#### Task brief:
Skip the pictures. Set down, word for word, the lines from the start of the material up to and including the line with "little boy having fun on tropical beach".

────────

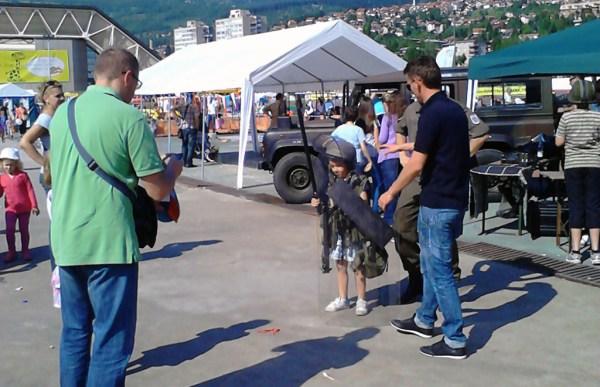 Kids Fest 2013 EUFOR/NATO Kid wearing riot control equipment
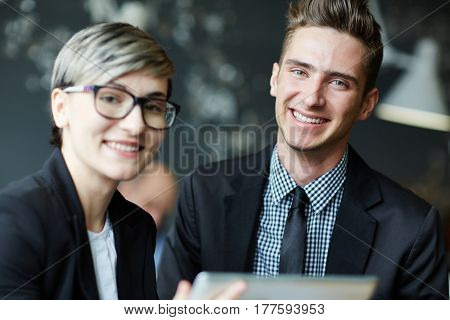 Pretty young businesswoman in stylish eyeglasses and her handsome colleague distracted from project discussion and posing for photography with toothy smiles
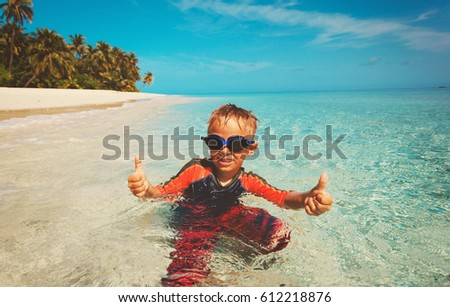 little boy having fun on tropical beach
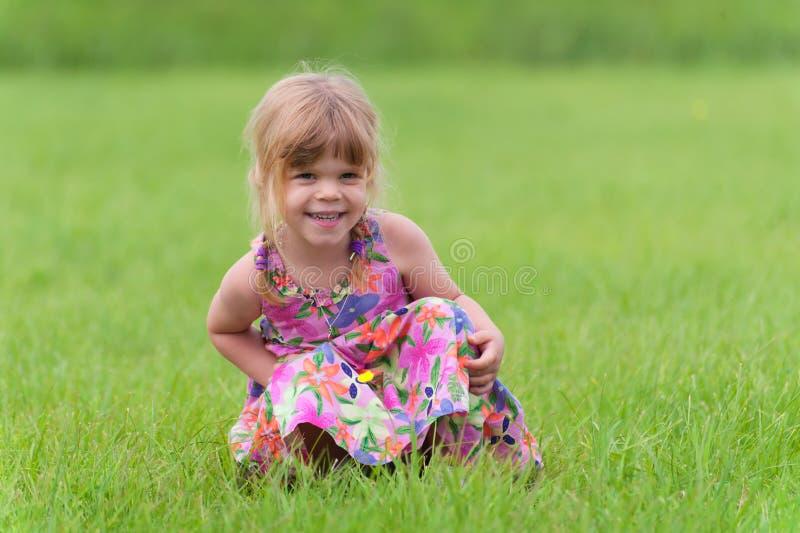坐在草的愉快的小女孩 免版税图库摄影
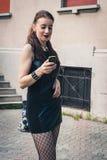 Όμορφο κορίτσι goth που χρησιμοποιεί το τηλέφωνο σε ένα πάρκο πόλεων Στοκ Φωτογραφίες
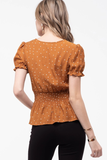 Dotted Surplice Peplum Top in Rust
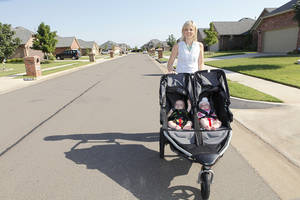 Photo - Melissa Miller takes her twins, Jackson and Harper, for a stroll in south Oklahoma City's Talavera neighborhood.  Photos by David McDaniel, The Oklahoman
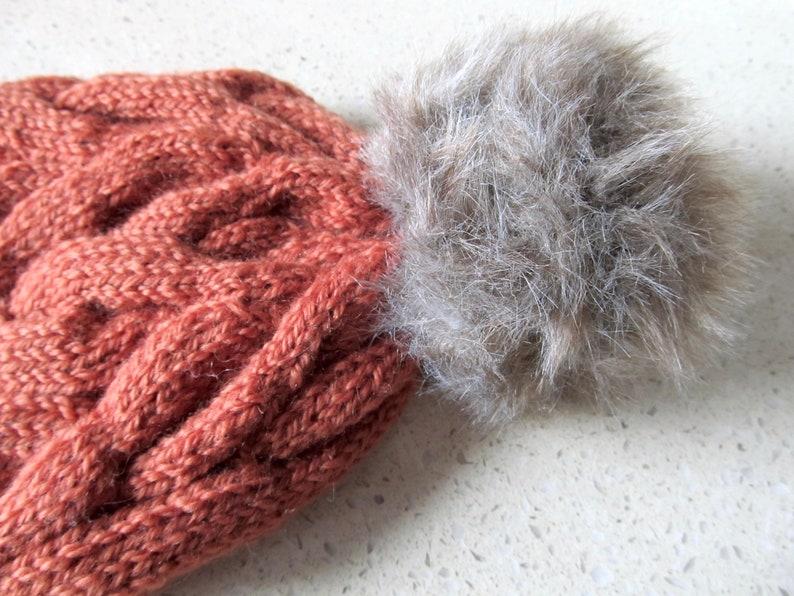 Cabled burnt orange wool beanie with tan pom pom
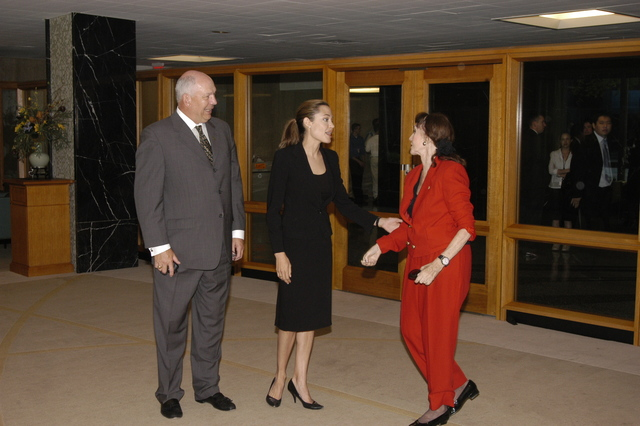 "[Assignment: 59-CF-DS-11872A-04] Reception at Harry S. Truman Building for actress Angelina Jolie, greeted by Department officials and staff [including Secretary Colin Powell, Under Secretary for Global Affairs Paula Dobriansky, and Secretary's Open Forum Chairman William Keppler. Jolie participated in Open Forum panel discussion of the documentary film that she narrated, ""Trading Women,"" an investigation of Southeast Asian sex trafficking.] [Photographer: Ann Thomas--State] [59-CF-DS-11872A-04_O_F_5_25_04_008.jpg]"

────────

#### Answer box:
 Kids Fest 2013 EUFOR/NATO Kid wearing riot control equipment
 Pretty young businesswoman in stylish eyeglasses and her handsome colleague distracted from project discussion and posing for photography with toothy smiles
 little boy having fun on tropical beach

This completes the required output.